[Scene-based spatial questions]
○ ○ ○

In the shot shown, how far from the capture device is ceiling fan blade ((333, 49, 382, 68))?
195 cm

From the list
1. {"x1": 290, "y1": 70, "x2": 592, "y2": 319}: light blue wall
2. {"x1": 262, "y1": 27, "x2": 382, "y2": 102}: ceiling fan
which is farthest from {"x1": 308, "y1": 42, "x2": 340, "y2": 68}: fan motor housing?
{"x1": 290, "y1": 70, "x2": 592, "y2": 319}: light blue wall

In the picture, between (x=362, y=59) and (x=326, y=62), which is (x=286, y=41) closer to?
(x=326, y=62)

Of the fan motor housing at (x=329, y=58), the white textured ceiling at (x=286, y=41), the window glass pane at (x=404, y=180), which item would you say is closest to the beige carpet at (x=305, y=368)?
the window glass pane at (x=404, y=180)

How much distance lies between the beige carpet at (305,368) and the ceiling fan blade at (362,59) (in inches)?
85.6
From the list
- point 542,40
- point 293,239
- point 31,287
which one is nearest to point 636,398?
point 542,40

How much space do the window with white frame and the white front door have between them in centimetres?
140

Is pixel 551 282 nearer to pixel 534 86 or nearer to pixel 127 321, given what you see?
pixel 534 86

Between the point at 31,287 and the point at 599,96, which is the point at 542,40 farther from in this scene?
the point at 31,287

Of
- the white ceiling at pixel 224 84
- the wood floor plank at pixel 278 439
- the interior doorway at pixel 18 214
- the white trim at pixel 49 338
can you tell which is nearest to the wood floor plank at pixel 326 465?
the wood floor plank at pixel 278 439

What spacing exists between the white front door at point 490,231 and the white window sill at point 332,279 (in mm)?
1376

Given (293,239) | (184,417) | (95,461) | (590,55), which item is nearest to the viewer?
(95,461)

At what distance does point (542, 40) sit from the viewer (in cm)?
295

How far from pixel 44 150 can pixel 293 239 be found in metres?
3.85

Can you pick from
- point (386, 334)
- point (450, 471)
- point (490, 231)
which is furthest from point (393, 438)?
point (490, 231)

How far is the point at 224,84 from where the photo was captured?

○ ○ ○

• Task brief
Render every line of the entries above as a JSON list of strings, one string per line, and omit the blank lines.

• Task result
[
  "In the shot shown, how far from the capture device is ceiling fan blade ((333, 49, 382, 68))?",
  "195 cm",
  "From the list",
  "1. {\"x1\": 290, \"y1\": 70, \"x2\": 592, \"y2\": 319}: light blue wall",
  "2. {\"x1\": 262, \"y1\": 27, \"x2\": 382, \"y2\": 102}: ceiling fan",
  "which is farthest from {\"x1\": 308, \"y1\": 42, \"x2\": 340, \"y2\": 68}: fan motor housing?",
  "{\"x1\": 290, \"y1\": 70, \"x2\": 592, \"y2\": 319}: light blue wall",
  "In the picture, between (x=362, y=59) and (x=326, y=62), which is (x=286, y=41) closer to?",
  "(x=326, y=62)",
  "Of the fan motor housing at (x=329, y=58), the white textured ceiling at (x=286, y=41), the window glass pane at (x=404, y=180), which item would you say is closest to the beige carpet at (x=305, y=368)?",
  "the window glass pane at (x=404, y=180)",
  "How much distance lies between the beige carpet at (305,368) and the ceiling fan blade at (362,59) (in inches)?",
  "85.6",
  "From the list",
  "- point 542,40",
  "- point 293,239",
  "- point 31,287",
  "which one is nearest to point 636,398?",
  "point 542,40",
  "How much space do the window with white frame and the white front door have between them in centimetres?",
  "140",
  "Is pixel 551 282 nearer to pixel 534 86 or nearer to pixel 127 321, given what you see?",
  "pixel 534 86",
  "Between the point at 31,287 and the point at 599,96, which is the point at 542,40 farther from in this scene?",
  "the point at 31,287",
  "Of",
  "- the white ceiling at pixel 224 84",
  "- the wood floor plank at pixel 278 439",
  "- the interior doorway at pixel 18 214",
  "- the white trim at pixel 49 338",
  "can you tell which is nearest to the wood floor plank at pixel 326 465?",
  "the wood floor plank at pixel 278 439",
  "What spacing exists between the white front door at point 490,231 and the white window sill at point 332,279 (in mm)?",
  "1376",
  "Given (293,239) | (184,417) | (95,461) | (590,55), which item is nearest to the viewer?",
  "(95,461)",
  "At what distance does point (542, 40) sit from the viewer (in cm)?",
  "295",
  "How far from pixel 44 150 can pixel 293 239 be found in metres?",
  "3.85",
  "Can you pick from",
  "- point (386, 334)",
  "- point (450, 471)",
  "- point (490, 231)",
  "which is furthest from point (393, 438)?",
  "point (490, 231)",
  "How far is the point at 224,84 from where the photo was captured?"
]